Trauma Nursing Core Course TNCC This course is run by the

Emergency Nurses Association and is oriented towards nurses working in emergency departments in developed countries. It runs for 16 hours and covers principles of acute management in the emergency department setting. It includes lectures and skill stations, including trauma nursing process, airway and ventilation interventions, and spinal immobilization. The course provides core-level knowledge and psychomotor skills associated with implementing the trauma nursing process (www.ena.org).

• Trauma Team Training (TTT): This course is run collaboratively by the Injury Control Centre in Kampala, Uganda, and the Canadian Network for International Surgery. This course is designed to create trauma teams that can function with the personnel found in under-resourced health centres in rural Africa. The instructional target is the team, which consists of a clinical officer, an anaesthetic officer, an orthopaedic technician, a registered nurse and an aid. It lasts three days and consists of lectures, skill stations and team exercises. The purpose of the lectures is to assure that all team members have a common understanding of key issues in clinical trauma care, and of the importance of the trauma team. The skill stations assure that all participants can proficiently perform their role in the skills necessary for the initial care of the injured patient and the preparation of the patient for definitive care. At the end of the course, the institution gains a cohesive team. TTT has trained around 200 people from 10 hospitals in Uganda since 1998, and plans are in place for its translation into Portuguese for use in Mozambique.

Much could be achieved towards assuring the services outlined in the Guidelines for essential trauma care by promulgating some or all of these courses, depending on the context. It is the feeling of the authors of this manual that part of the EsTC process would involve countries defining which of the continuing education courses best suit their particular needs. This might include a definition of which courses suit their needs at a national level. It might also include which courses best suit a particular subset of providers, or geographic area, or level of institution. In some cases, this might imply developing their own courses, as in the example of Ghana mentioned above.

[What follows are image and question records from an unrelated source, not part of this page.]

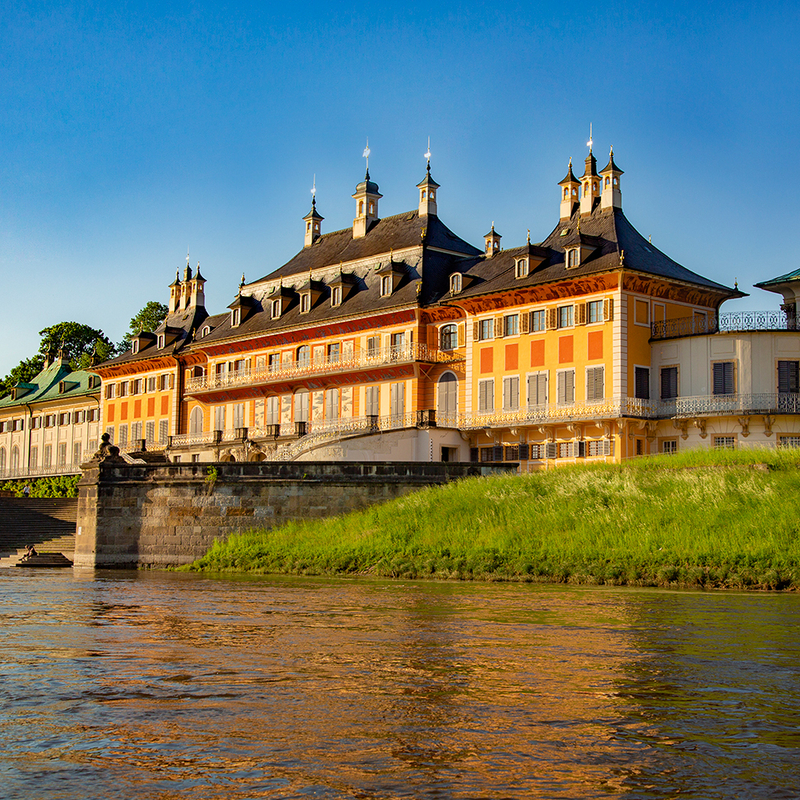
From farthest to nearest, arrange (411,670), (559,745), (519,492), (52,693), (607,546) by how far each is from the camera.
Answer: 1. (519,492)
2. (607,546)
3. (411,670)
4. (52,693)
5. (559,745)

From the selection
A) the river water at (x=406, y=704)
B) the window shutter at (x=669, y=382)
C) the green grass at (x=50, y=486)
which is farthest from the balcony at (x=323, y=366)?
the river water at (x=406, y=704)

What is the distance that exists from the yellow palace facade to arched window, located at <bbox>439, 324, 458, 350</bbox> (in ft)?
0.33

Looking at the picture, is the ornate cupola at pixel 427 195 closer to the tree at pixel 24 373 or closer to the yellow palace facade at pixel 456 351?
the yellow palace facade at pixel 456 351

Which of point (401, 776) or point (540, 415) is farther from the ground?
point (540, 415)

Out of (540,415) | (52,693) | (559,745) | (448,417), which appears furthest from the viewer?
(448,417)

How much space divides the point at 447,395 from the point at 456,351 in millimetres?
2224

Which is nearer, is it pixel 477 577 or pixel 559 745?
pixel 559 745

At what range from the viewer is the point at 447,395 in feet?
176

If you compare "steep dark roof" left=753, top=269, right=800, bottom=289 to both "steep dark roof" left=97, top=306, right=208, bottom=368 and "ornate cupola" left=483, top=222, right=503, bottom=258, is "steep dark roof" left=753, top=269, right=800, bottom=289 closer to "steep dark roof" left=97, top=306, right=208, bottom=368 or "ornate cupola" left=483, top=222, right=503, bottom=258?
"ornate cupola" left=483, top=222, right=503, bottom=258

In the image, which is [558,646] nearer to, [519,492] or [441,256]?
[519,492]

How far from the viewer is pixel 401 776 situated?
7.87 meters

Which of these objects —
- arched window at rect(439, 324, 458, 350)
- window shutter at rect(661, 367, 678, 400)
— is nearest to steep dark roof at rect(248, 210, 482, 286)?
arched window at rect(439, 324, 458, 350)

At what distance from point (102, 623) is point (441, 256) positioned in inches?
1640

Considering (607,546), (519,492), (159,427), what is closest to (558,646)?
(607,546)
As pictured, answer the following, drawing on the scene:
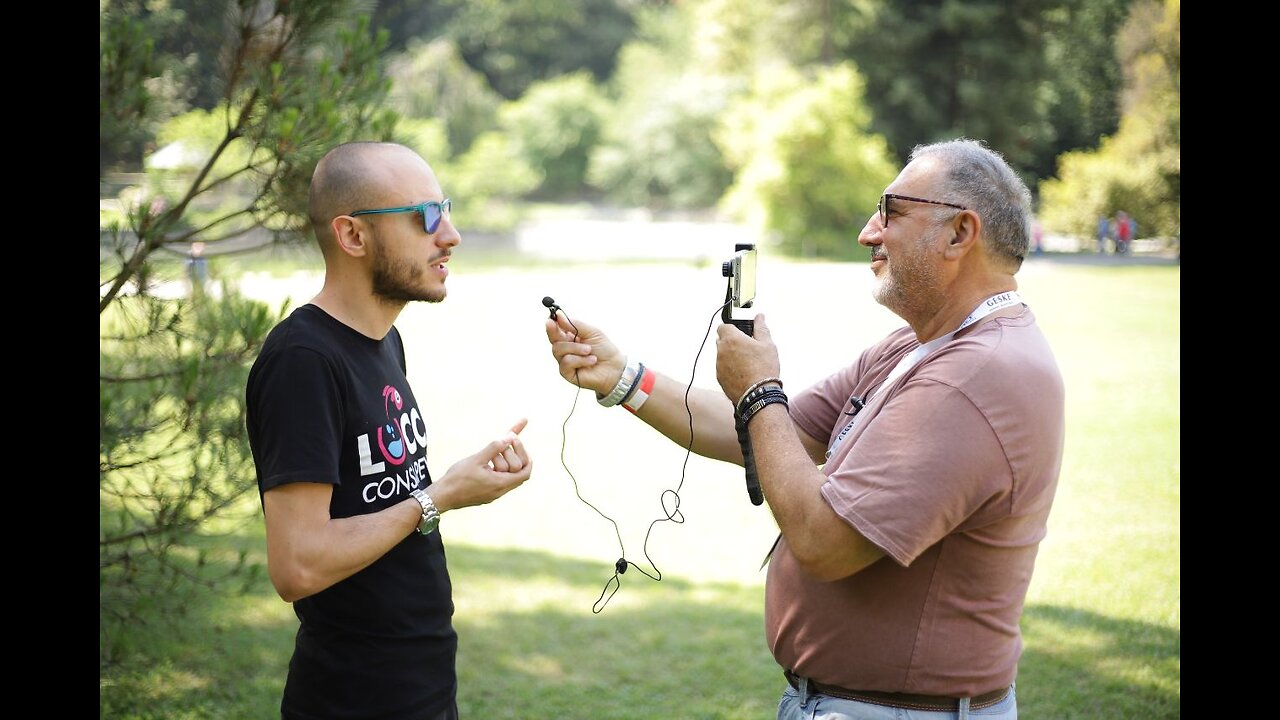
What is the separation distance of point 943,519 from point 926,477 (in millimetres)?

In some cases, this might also imply establishing plans to facilitate and promulgate the particular continuing trauma training selected. For example, in some middle-income countries in which the ATLS programme has already been formally established, its availability has been impaired by high cost relative to local salaries and by a low number of courses relative to those who would benefit from this type of training (15). Nationwide plans to remove these barriers and thus facilitate increased utilization of such training constitute one means to be considered in efforts to promulgate the Guidelines for essential trauma care. As mentioned above, this might not necessarily imply all trauma care providers. Depending on resources to be deployed, it might imply special efforts to subsidize, reduce the cost or otherwise increase availability to certain critical providers. These might include the lead trauma care providers in emergency departments in hospitals who have no one with such certification. Other possibilities might include increased availability to doctors in rural hospitals with limited access to specialists. Finally, it might also imply widespread certification for all doctors providing care in busy urban trauma centres. Similar considerations would apply for a nursing staff training course such as the TNCC.

Another example of the utilization of continuing education to promote the Guidelines for essential trauma care in low-income countries comes from Ghana. It has been suggested to the Ministry of Health that a low-cost means of promoting improvements in trauma care in the country would include providing the KNUST trauma course regularly for general practitioners in hospitals located along busy roads.

In addition to the considerations noted above, the Guidelines for essential trauma care could be promoted by several other educational means. These include developing and promoting educational resources for trauma care in hospitals. Prior surveys from some countries have indicated a dearth of such educational materials (12). Larger institutions might reasonably develop their own continuing education plans, including not only doctors and nurses but also ancillary personnel. Finally, countries with heavy burdens of trauma care could consider making trauma care rotations mandatory, either in medical schools or postgraduate programmes, in the same way in which rotations in Obstetrics & Gynaecology are required in some countries.

Finally, these guidelines are written as a planning tool, oriented primarily towards planners and administrators (see Executive summary). As part of plans to implement the guidelines on a national basis, it would not be unreasonable to consider developing training courses or other training materials for planners and administrators. These courses would address the topic of the critical elements of personnel, staffing, equipment, supplies and organization, of which planners/administrators need to be aware and whose provision they need to help to assure.